5. General Theme Five: Darkness-Dependent Night Recreation
5.1. The idea of the darkness of night being a positive good leads to human activities intended to benefit both the human psyche and the night-time economy. Large-scale illumination in those cases is not desired, but rather is to be avoided or at least minimized. How have such uses of the darkness been promoted by the public and/or private sectors? Has opposition arisen from public institutions and/or private organizations over attempts to limit lighting at night (i.e., to mitigate light pollution)?
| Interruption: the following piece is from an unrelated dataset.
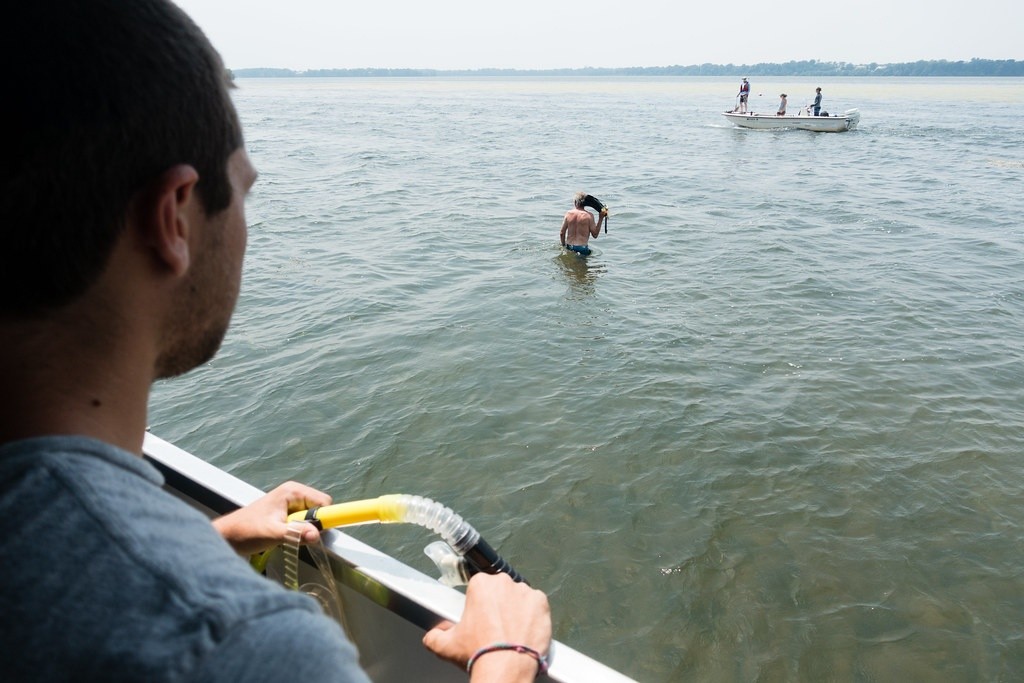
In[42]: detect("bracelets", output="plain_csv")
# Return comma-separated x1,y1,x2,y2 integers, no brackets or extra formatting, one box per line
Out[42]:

5.2. For example, dark skies tourism involves locating areas of little or no light pollution so as to be better able to watch the heavens at night. Star gazing and constellation spotting are the goals. Smith & Hallo (2012-13) and Rovelstad et al. (2012) examine this practice and policy in relation to U.S. National Parks.
5.3. References
Rovelstad, Ellen, Robert Manning, Jeffrey Hallo, & Brandi Smith. 2012. "From Landscapes to Lightscapes: The Importance of Darkness and the Night Sky to National Park Visitors." Presented at Acadia National Park Science Symposium 2012, 23 Oct 2012. Poster presentation online: <http://cdn.f1000.com/posters/docs/251659894>. (Textual summary of poster). Accessed 1 November 2013.
Smith, Brandi L. & Jeffrey C. Hallo. 2012-2013. "A System-wide Assessment of Night Resources and Night Recreation in the U.S. National Parks: A Case for Expanded Definitions." Park Science, 29:2 (Fall/Winter 2012–2013). Online: <www.nature.nps.gov/Parkscience/index.cfm?ArticleID=591>. Accessed 1 November 2013.